Many superconductors are non-stoichiometric. For example, yttrium barium copper oxide, arguably the most notable high-temperature superconductor, is a non-stoichiometric solid with the formula Y_{x}Ba_{2}Cu_{3}O_{7−x}. The critical temperature of the superconductor depends on the exact value of x. The stoichiometric species has x = 0, but this value can be as great as 1.

==History==

It was mainly through the work of Nikolai Semenovich Kurnakov and his students that Berthollet's opposition to Proust's law was shown to have merit for many solid compounds.

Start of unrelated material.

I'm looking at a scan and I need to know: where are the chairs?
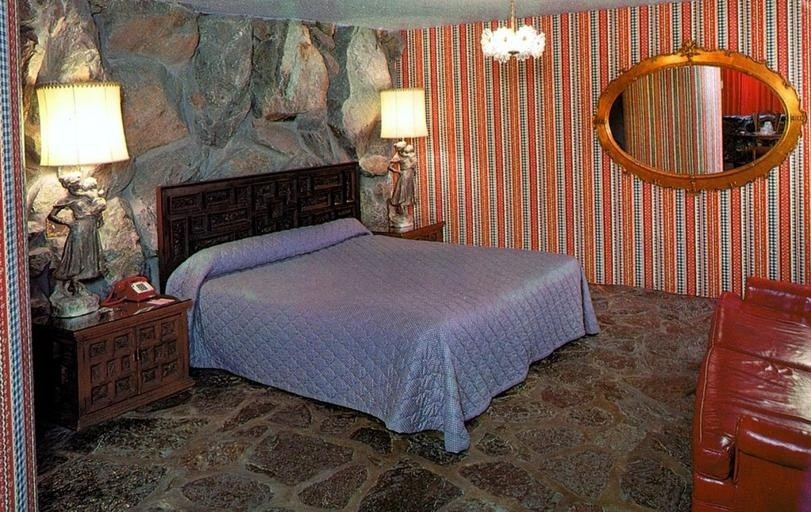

Kurnakov divided non-stoichiometric compounds into berthollides and daltonides depending on whether their properties showed monotonic behavior with respect to composition or not. The term berthollide was accepted by IUPAC in 1960. The names come from Claude Louis Berthollet and John Dalton, respectively, who in the 19th century advocated rival theories of the composition of substances. Although Dalton "won" for the most part, it was later recognized that the law of definite proportions had important exceptions.